## Выбранный отрывок

____

Для написания различных обращений в высокие органы страны, справок и обоснований проблемы он привлекал многих сотрудников нашего Центра. Затем, когда открывалось новое направление, не только преподаватели, но и многие научные сотрудники должны были участвовать в чтении лекций и руководстве курсовыми, дипломными работами, диссертациями, в рецензировании диссертаций для предзащиты на нашей кафедре и т.д. Многие принимали участие в организации и проведении конференций, семинаров, совещаний. Нередко приходилось участвовать и в том, и в другом, и в третьем. Было такое ощущение, что валентеевские начинания лились непрерывным потоком.

Конечно, его опорой в научных и учебных делах были в первую очередь кандидаты и доктора наук или сотрудники, близкие к защите своих диссертаций. Но доставалось и его неостепененным помощникам. Сколько бы в его распоряжении ни было человек, Д.И. каждому находил поручение. Вся его кипучая деятельность создавала дополнительную нагрузку не только на него, но и на нас.

И мы роптали, высказывая свое недовольство на заседаниях и особенно вне их. Когда же Валентей затевал "пробивание" очередного дела, мы вздыхали, порой возмущенно. Только позднее стало понятно, насколько упорно наш шеф стремился соединить научные достижения в демографии с запросами практики, считал самым важным, чтобы наука не стояла в стороне от жизни, а помогала улучшать ее. Он торопился достичь этого. Мне кажется, если бы Дмитрий Игнатьевич работал только как ученый, не отвлекаясь на бесчисленные организационные вопросы, он достиг бы в науке намного большего, потому что в нем ощущался огромный творческий потенциал теоретика. Но, наверное, он не мог жить по-другому.

Во всех организационных делах немалый труд ложился на его помощников - Л.Н.Казакову, В.Х.Эченике, Н.Г.Джанаеву и других, а также машинисток. У Валентея был катастрофически неразборчивый почерк (почерк гения), который он сам не всегда мог разобрать. Когда перепечатывали его текст на машинке и спрашивали Д.И., что означает какое-то непонятное слово, он скороговоркой отвечал: "Спросите что-нибудь полегче". Но все равно сам пытался по смыслу определить, что означает непонятное слово. Насколько помнится, не всегда ему это удавалось. Поэтому он часто диктовал своим помощникам, а те записывали его мысли и уже без затруднений перепечатывали на машинке.

У Дмитрия Игнатьевича была и некоторая невидимая деятельность, имевшая важное значение и требовавшая обязательного его участия. В противном случае дело могло сорваться. Помню, как готовилась к первому выпуску в свет в 1971 году в издательстве "Мысль" монография "Марксистско-ленинская теория народонаселения". Д.И. почувствовал, что книгу по идеологическим мотивам могут не разрешить. Он попросил меня посоветоваться с редактором нашей монографии от издательства В.И.Будариной (которую я хорошо знала), что нужно сделать, чтобы книга увидела свет. Редактор порекомендовала дать в начале книге одобрительную оценку академика Струмилина. Д.И. последовал этому совету, и монография вышла. Можно себе представить, сколько в жизни Валентея было подобных эпизодов, о которых мы и не знаем, но на которые наш шеф должен был тратить силы.

____

## Записанные сведения
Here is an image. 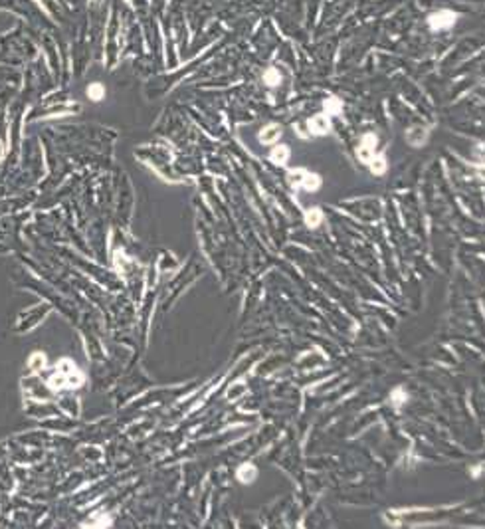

____

## Задание
Подхватите воспоминания о Дмитрии Игнатьевиче Валентее и напишите продолжение, начиная сразу после их последнего предложения.

## Итог задания
Стиль работы Валентея для меня яснее всего проявился при издании научно-популярных тематических сборников серии "Народонаселение", главным редактором редколлегии которой был Д.И. С 1973 года (с первого номера) и до прекращения этой серии в 1988 году я работала вначале ответственным секретарем, а затем - зам. главного редактора. Валентей всегда сам вел заседания редколлегии, сам читал все или почти все статьи и высказывал замечания на редколлегии. Когда издательство "Финансы и статистика" потребовало, чтобы названия сборников были броскими и привлекали читателей, Д.И. чаще остальных членов редколлегии находил удачные названия. Он прекрасно чувствовал яркость и многозначность слова, и здесь сказывался его большой журналистский опыт, в том числе работа в журнале "Экономические науки" (ныне "Российский экономический журнал").

Сборники "Народонаселение" выходили регулярно, как периодические издания. Других таких изданий по народонаселению у нас не было, хотя во многих странах, включая социалистические страны Восточной Европы, демографические журналы выходили уже не один год. Однако ЦК КПСС почему-то не разрешал издавать наши сборники как периодические. Валентей положил очень много сил на то, чтобы добиться разрешения хотя бы на нумерацию сборников. Ее разрешили ставить только в 1977 году с 17-го номера, и то не на обложке, а на титульном листе. Валентей был рад и этому (всего же удалось издать 55 тематических сборников "Народонаселение").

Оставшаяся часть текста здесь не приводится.